When the portal fights back
ANEF has a reputation, and it is earned: error screens, frozen payments and mysterious logouts are all common. Do not take it personally, and do not assume you did something wrong.
The standard fixes are unglamorous and effective. Use desktop Chrome rather than a phone. Try early morning French time, when traffic is light. Clear your cache between attempts, and let a failed session rest for a few hours before retrying. The expat carte de séjour groups track current bugs and workarounds; the community page points you to them.
Screenshot as you go: capture the payment receipt and every confirmation screen. If the portal dies mid-process, those screenshots make the follow-up with your préfecture far easier.
I missed the 3-month window. What now?
Contact your préfecture as soon as possible and explain; waiting only shrinks your options. You may be asked to go through a régularisation, a discretionary procedure to restore your status, and you should avoid leaving the Schengen area until things are resolved. Sooner really is better here.

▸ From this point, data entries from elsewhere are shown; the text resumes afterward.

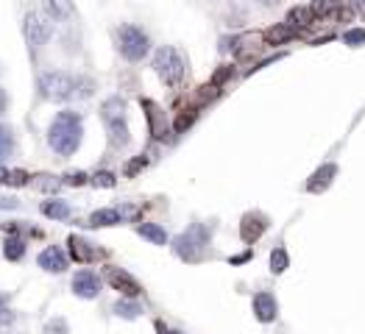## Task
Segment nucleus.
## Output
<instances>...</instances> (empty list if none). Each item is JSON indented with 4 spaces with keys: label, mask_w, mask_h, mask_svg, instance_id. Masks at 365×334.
I'll return each mask as SVG.
<instances>
[{
    "label": "nucleus",
    "mask_w": 365,
    "mask_h": 334,
    "mask_svg": "<svg viewBox=\"0 0 365 334\" xmlns=\"http://www.w3.org/2000/svg\"><path fill=\"white\" fill-rule=\"evenodd\" d=\"M81 137H84V123L70 109L59 112L56 120L48 128V145L59 156H73L78 151V145H81Z\"/></svg>",
    "instance_id": "obj_1"
},
{
    "label": "nucleus",
    "mask_w": 365,
    "mask_h": 334,
    "mask_svg": "<svg viewBox=\"0 0 365 334\" xmlns=\"http://www.w3.org/2000/svg\"><path fill=\"white\" fill-rule=\"evenodd\" d=\"M101 117L106 123V131H109V142L115 148H126L132 134H129V123H126V103L123 98H109L103 100L101 106Z\"/></svg>",
    "instance_id": "obj_2"
},
{
    "label": "nucleus",
    "mask_w": 365,
    "mask_h": 334,
    "mask_svg": "<svg viewBox=\"0 0 365 334\" xmlns=\"http://www.w3.org/2000/svg\"><path fill=\"white\" fill-rule=\"evenodd\" d=\"M78 81L70 73L65 70H51V73H42L39 81H37V89H39V98L45 100H70V98H78Z\"/></svg>",
    "instance_id": "obj_3"
},
{
    "label": "nucleus",
    "mask_w": 365,
    "mask_h": 334,
    "mask_svg": "<svg viewBox=\"0 0 365 334\" xmlns=\"http://www.w3.org/2000/svg\"><path fill=\"white\" fill-rule=\"evenodd\" d=\"M210 237H212V232H210L204 223H193L184 234L176 237L173 250H176V256L184 259V262H198V259H204V253H207Z\"/></svg>",
    "instance_id": "obj_4"
},
{
    "label": "nucleus",
    "mask_w": 365,
    "mask_h": 334,
    "mask_svg": "<svg viewBox=\"0 0 365 334\" xmlns=\"http://www.w3.org/2000/svg\"><path fill=\"white\" fill-rule=\"evenodd\" d=\"M153 70L156 76L162 79L165 86H179L187 76V65L181 59V53L170 45H162L156 53H153Z\"/></svg>",
    "instance_id": "obj_5"
},
{
    "label": "nucleus",
    "mask_w": 365,
    "mask_h": 334,
    "mask_svg": "<svg viewBox=\"0 0 365 334\" xmlns=\"http://www.w3.org/2000/svg\"><path fill=\"white\" fill-rule=\"evenodd\" d=\"M117 51L126 62H143L151 51V39L140 25H120L117 28Z\"/></svg>",
    "instance_id": "obj_6"
},
{
    "label": "nucleus",
    "mask_w": 365,
    "mask_h": 334,
    "mask_svg": "<svg viewBox=\"0 0 365 334\" xmlns=\"http://www.w3.org/2000/svg\"><path fill=\"white\" fill-rule=\"evenodd\" d=\"M51 34H53V22H51L48 17H42L39 11H28V14H25L23 36H25V45H28V53H31V56H37L39 48L48 45Z\"/></svg>",
    "instance_id": "obj_7"
},
{
    "label": "nucleus",
    "mask_w": 365,
    "mask_h": 334,
    "mask_svg": "<svg viewBox=\"0 0 365 334\" xmlns=\"http://www.w3.org/2000/svg\"><path fill=\"white\" fill-rule=\"evenodd\" d=\"M103 276H106V281H109V287L112 290H117L120 295H126V298H137L140 293H143V287H140V281L132 276V273H126L123 267H115V265H106V270H103Z\"/></svg>",
    "instance_id": "obj_8"
},
{
    "label": "nucleus",
    "mask_w": 365,
    "mask_h": 334,
    "mask_svg": "<svg viewBox=\"0 0 365 334\" xmlns=\"http://www.w3.org/2000/svg\"><path fill=\"white\" fill-rule=\"evenodd\" d=\"M137 209L134 206H106V209H98L89 215V226L92 229H101V226H117L129 218H134Z\"/></svg>",
    "instance_id": "obj_9"
},
{
    "label": "nucleus",
    "mask_w": 365,
    "mask_h": 334,
    "mask_svg": "<svg viewBox=\"0 0 365 334\" xmlns=\"http://www.w3.org/2000/svg\"><path fill=\"white\" fill-rule=\"evenodd\" d=\"M73 293L78 298H87V301H92V298H98L101 295V279H98V273H92V270H78L73 276Z\"/></svg>",
    "instance_id": "obj_10"
},
{
    "label": "nucleus",
    "mask_w": 365,
    "mask_h": 334,
    "mask_svg": "<svg viewBox=\"0 0 365 334\" xmlns=\"http://www.w3.org/2000/svg\"><path fill=\"white\" fill-rule=\"evenodd\" d=\"M265 229H268V218L262 212H248L240 220V237H243V243H257L265 234Z\"/></svg>",
    "instance_id": "obj_11"
},
{
    "label": "nucleus",
    "mask_w": 365,
    "mask_h": 334,
    "mask_svg": "<svg viewBox=\"0 0 365 334\" xmlns=\"http://www.w3.org/2000/svg\"><path fill=\"white\" fill-rule=\"evenodd\" d=\"M37 265L42 270H48V273H65L68 270V256H65V250L59 246H48L37 256Z\"/></svg>",
    "instance_id": "obj_12"
},
{
    "label": "nucleus",
    "mask_w": 365,
    "mask_h": 334,
    "mask_svg": "<svg viewBox=\"0 0 365 334\" xmlns=\"http://www.w3.org/2000/svg\"><path fill=\"white\" fill-rule=\"evenodd\" d=\"M254 315H257V321H262V323L276 321V315H279L276 298H274L271 293H257V295H254Z\"/></svg>",
    "instance_id": "obj_13"
},
{
    "label": "nucleus",
    "mask_w": 365,
    "mask_h": 334,
    "mask_svg": "<svg viewBox=\"0 0 365 334\" xmlns=\"http://www.w3.org/2000/svg\"><path fill=\"white\" fill-rule=\"evenodd\" d=\"M143 103V109H146V117H148V126H151V134L156 137V140H162L165 134H167V123H165V112L153 103V100H148V98H143L140 100Z\"/></svg>",
    "instance_id": "obj_14"
},
{
    "label": "nucleus",
    "mask_w": 365,
    "mask_h": 334,
    "mask_svg": "<svg viewBox=\"0 0 365 334\" xmlns=\"http://www.w3.org/2000/svg\"><path fill=\"white\" fill-rule=\"evenodd\" d=\"M335 175H338V165H332V162H329V165L318 167V170L312 173V178L307 181V189L318 195V192H324V189L332 184V178H335Z\"/></svg>",
    "instance_id": "obj_15"
},
{
    "label": "nucleus",
    "mask_w": 365,
    "mask_h": 334,
    "mask_svg": "<svg viewBox=\"0 0 365 334\" xmlns=\"http://www.w3.org/2000/svg\"><path fill=\"white\" fill-rule=\"evenodd\" d=\"M68 243H70V246H68V248H70V256H73L75 262H81V265H84V262H92V259H98V256H101V250H95L92 248V243L81 240L78 234H73Z\"/></svg>",
    "instance_id": "obj_16"
},
{
    "label": "nucleus",
    "mask_w": 365,
    "mask_h": 334,
    "mask_svg": "<svg viewBox=\"0 0 365 334\" xmlns=\"http://www.w3.org/2000/svg\"><path fill=\"white\" fill-rule=\"evenodd\" d=\"M295 34H298V28H293L290 22H279V25H271V28L262 34V39H265L268 45H285V42H290Z\"/></svg>",
    "instance_id": "obj_17"
},
{
    "label": "nucleus",
    "mask_w": 365,
    "mask_h": 334,
    "mask_svg": "<svg viewBox=\"0 0 365 334\" xmlns=\"http://www.w3.org/2000/svg\"><path fill=\"white\" fill-rule=\"evenodd\" d=\"M45 11L53 20H70L75 14L73 0H45Z\"/></svg>",
    "instance_id": "obj_18"
},
{
    "label": "nucleus",
    "mask_w": 365,
    "mask_h": 334,
    "mask_svg": "<svg viewBox=\"0 0 365 334\" xmlns=\"http://www.w3.org/2000/svg\"><path fill=\"white\" fill-rule=\"evenodd\" d=\"M312 14L315 17H340L343 14V0H312Z\"/></svg>",
    "instance_id": "obj_19"
},
{
    "label": "nucleus",
    "mask_w": 365,
    "mask_h": 334,
    "mask_svg": "<svg viewBox=\"0 0 365 334\" xmlns=\"http://www.w3.org/2000/svg\"><path fill=\"white\" fill-rule=\"evenodd\" d=\"M285 22H290L293 28H309L312 22H315V14H312V8L309 6H295L288 11V20Z\"/></svg>",
    "instance_id": "obj_20"
},
{
    "label": "nucleus",
    "mask_w": 365,
    "mask_h": 334,
    "mask_svg": "<svg viewBox=\"0 0 365 334\" xmlns=\"http://www.w3.org/2000/svg\"><path fill=\"white\" fill-rule=\"evenodd\" d=\"M140 237H146L148 243H153V246H165L167 243V232L159 226V223H140Z\"/></svg>",
    "instance_id": "obj_21"
},
{
    "label": "nucleus",
    "mask_w": 365,
    "mask_h": 334,
    "mask_svg": "<svg viewBox=\"0 0 365 334\" xmlns=\"http://www.w3.org/2000/svg\"><path fill=\"white\" fill-rule=\"evenodd\" d=\"M39 209H42V215L51 218V220H68V218H70V206H68L65 201H45Z\"/></svg>",
    "instance_id": "obj_22"
},
{
    "label": "nucleus",
    "mask_w": 365,
    "mask_h": 334,
    "mask_svg": "<svg viewBox=\"0 0 365 334\" xmlns=\"http://www.w3.org/2000/svg\"><path fill=\"white\" fill-rule=\"evenodd\" d=\"M115 315H117V318H126V321H134V318L143 315V307H140L137 301H132V298H120V301L115 304Z\"/></svg>",
    "instance_id": "obj_23"
},
{
    "label": "nucleus",
    "mask_w": 365,
    "mask_h": 334,
    "mask_svg": "<svg viewBox=\"0 0 365 334\" xmlns=\"http://www.w3.org/2000/svg\"><path fill=\"white\" fill-rule=\"evenodd\" d=\"M3 256H6L8 262H20V259L25 256V243H23L20 237H6V240H3Z\"/></svg>",
    "instance_id": "obj_24"
},
{
    "label": "nucleus",
    "mask_w": 365,
    "mask_h": 334,
    "mask_svg": "<svg viewBox=\"0 0 365 334\" xmlns=\"http://www.w3.org/2000/svg\"><path fill=\"white\" fill-rule=\"evenodd\" d=\"M290 267V256H288V250L282 248V246H276V248L271 250V270L274 273H285Z\"/></svg>",
    "instance_id": "obj_25"
},
{
    "label": "nucleus",
    "mask_w": 365,
    "mask_h": 334,
    "mask_svg": "<svg viewBox=\"0 0 365 334\" xmlns=\"http://www.w3.org/2000/svg\"><path fill=\"white\" fill-rule=\"evenodd\" d=\"M11 151H14V131H11L8 126H3V123H0V162H3V159H8V156H11Z\"/></svg>",
    "instance_id": "obj_26"
},
{
    "label": "nucleus",
    "mask_w": 365,
    "mask_h": 334,
    "mask_svg": "<svg viewBox=\"0 0 365 334\" xmlns=\"http://www.w3.org/2000/svg\"><path fill=\"white\" fill-rule=\"evenodd\" d=\"M196 117H198V109H184L179 117H176V123H173V128H176V134H181V131H187L193 123H196Z\"/></svg>",
    "instance_id": "obj_27"
},
{
    "label": "nucleus",
    "mask_w": 365,
    "mask_h": 334,
    "mask_svg": "<svg viewBox=\"0 0 365 334\" xmlns=\"http://www.w3.org/2000/svg\"><path fill=\"white\" fill-rule=\"evenodd\" d=\"M343 45H349V48L365 45V28H349V31L343 34Z\"/></svg>",
    "instance_id": "obj_28"
},
{
    "label": "nucleus",
    "mask_w": 365,
    "mask_h": 334,
    "mask_svg": "<svg viewBox=\"0 0 365 334\" xmlns=\"http://www.w3.org/2000/svg\"><path fill=\"white\" fill-rule=\"evenodd\" d=\"M92 184H95V187H115V175H112L109 170H98V173L92 175Z\"/></svg>",
    "instance_id": "obj_29"
},
{
    "label": "nucleus",
    "mask_w": 365,
    "mask_h": 334,
    "mask_svg": "<svg viewBox=\"0 0 365 334\" xmlns=\"http://www.w3.org/2000/svg\"><path fill=\"white\" fill-rule=\"evenodd\" d=\"M62 184H65V178H56V175H39V189L53 192V189H59Z\"/></svg>",
    "instance_id": "obj_30"
},
{
    "label": "nucleus",
    "mask_w": 365,
    "mask_h": 334,
    "mask_svg": "<svg viewBox=\"0 0 365 334\" xmlns=\"http://www.w3.org/2000/svg\"><path fill=\"white\" fill-rule=\"evenodd\" d=\"M28 181H31V175H28L25 170H11V173H8V184H11V187H25Z\"/></svg>",
    "instance_id": "obj_31"
},
{
    "label": "nucleus",
    "mask_w": 365,
    "mask_h": 334,
    "mask_svg": "<svg viewBox=\"0 0 365 334\" xmlns=\"http://www.w3.org/2000/svg\"><path fill=\"white\" fill-rule=\"evenodd\" d=\"M87 181H92V175H87V173H68L65 175V184H70V187H84Z\"/></svg>",
    "instance_id": "obj_32"
},
{
    "label": "nucleus",
    "mask_w": 365,
    "mask_h": 334,
    "mask_svg": "<svg viewBox=\"0 0 365 334\" xmlns=\"http://www.w3.org/2000/svg\"><path fill=\"white\" fill-rule=\"evenodd\" d=\"M45 334H68V321L65 318H56L45 326Z\"/></svg>",
    "instance_id": "obj_33"
},
{
    "label": "nucleus",
    "mask_w": 365,
    "mask_h": 334,
    "mask_svg": "<svg viewBox=\"0 0 365 334\" xmlns=\"http://www.w3.org/2000/svg\"><path fill=\"white\" fill-rule=\"evenodd\" d=\"M146 165H148L146 156H137L134 162H129V165H126V175H129V178H134V175H137V173H140Z\"/></svg>",
    "instance_id": "obj_34"
},
{
    "label": "nucleus",
    "mask_w": 365,
    "mask_h": 334,
    "mask_svg": "<svg viewBox=\"0 0 365 334\" xmlns=\"http://www.w3.org/2000/svg\"><path fill=\"white\" fill-rule=\"evenodd\" d=\"M14 321H17V315H14L8 307H3V309H0V329H8Z\"/></svg>",
    "instance_id": "obj_35"
},
{
    "label": "nucleus",
    "mask_w": 365,
    "mask_h": 334,
    "mask_svg": "<svg viewBox=\"0 0 365 334\" xmlns=\"http://www.w3.org/2000/svg\"><path fill=\"white\" fill-rule=\"evenodd\" d=\"M231 73H234V67H229V65H226V67H223V70H218V73H215V79H212V84H215V86H218V84H223V81H226V79H229V76H231Z\"/></svg>",
    "instance_id": "obj_36"
},
{
    "label": "nucleus",
    "mask_w": 365,
    "mask_h": 334,
    "mask_svg": "<svg viewBox=\"0 0 365 334\" xmlns=\"http://www.w3.org/2000/svg\"><path fill=\"white\" fill-rule=\"evenodd\" d=\"M6 109H8V95H6V89L0 86V117L6 114Z\"/></svg>",
    "instance_id": "obj_37"
},
{
    "label": "nucleus",
    "mask_w": 365,
    "mask_h": 334,
    "mask_svg": "<svg viewBox=\"0 0 365 334\" xmlns=\"http://www.w3.org/2000/svg\"><path fill=\"white\" fill-rule=\"evenodd\" d=\"M248 256H251L248 250H245V253H240V256H231V265H240V262H248Z\"/></svg>",
    "instance_id": "obj_38"
},
{
    "label": "nucleus",
    "mask_w": 365,
    "mask_h": 334,
    "mask_svg": "<svg viewBox=\"0 0 365 334\" xmlns=\"http://www.w3.org/2000/svg\"><path fill=\"white\" fill-rule=\"evenodd\" d=\"M17 203L11 201V198H0V209H14Z\"/></svg>",
    "instance_id": "obj_39"
},
{
    "label": "nucleus",
    "mask_w": 365,
    "mask_h": 334,
    "mask_svg": "<svg viewBox=\"0 0 365 334\" xmlns=\"http://www.w3.org/2000/svg\"><path fill=\"white\" fill-rule=\"evenodd\" d=\"M0 184H8V170L0 167Z\"/></svg>",
    "instance_id": "obj_40"
},
{
    "label": "nucleus",
    "mask_w": 365,
    "mask_h": 334,
    "mask_svg": "<svg viewBox=\"0 0 365 334\" xmlns=\"http://www.w3.org/2000/svg\"><path fill=\"white\" fill-rule=\"evenodd\" d=\"M156 329H159V334H179V332H170V329H165V323H156Z\"/></svg>",
    "instance_id": "obj_41"
},
{
    "label": "nucleus",
    "mask_w": 365,
    "mask_h": 334,
    "mask_svg": "<svg viewBox=\"0 0 365 334\" xmlns=\"http://www.w3.org/2000/svg\"><path fill=\"white\" fill-rule=\"evenodd\" d=\"M8 304V293H0V309Z\"/></svg>",
    "instance_id": "obj_42"
},
{
    "label": "nucleus",
    "mask_w": 365,
    "mask_h": 334,
    "mask_svg": "<svg viewBox=\"0 0 365 334\" xmlns=\"http://www.w3.org/2000/svg\"><path fill=\"white\" fill-rule=\"evenodd\" d=\"M262 6H274V3H279V0H260Z\"/></svg>",
    "instance_id": "obj_43"
}]
</instances>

Do tourists need to validate anything?
No. Validation only concerns VLS-TS holders. If you are in France on the 90-day visa-free allowance, or on a short-stay Schengen visa, there is nothing to validate and no ANEF account to create.
Is the confirmation my titre de séjour?
Yes. Once validated, the visa in your passport is your titre de séjour (residence permit) until it expires and you renew. No card arrives in the mail at this stage: the vignette plus the confirmation is the whole permit, which is exactly why that PDF deserves eternal backup.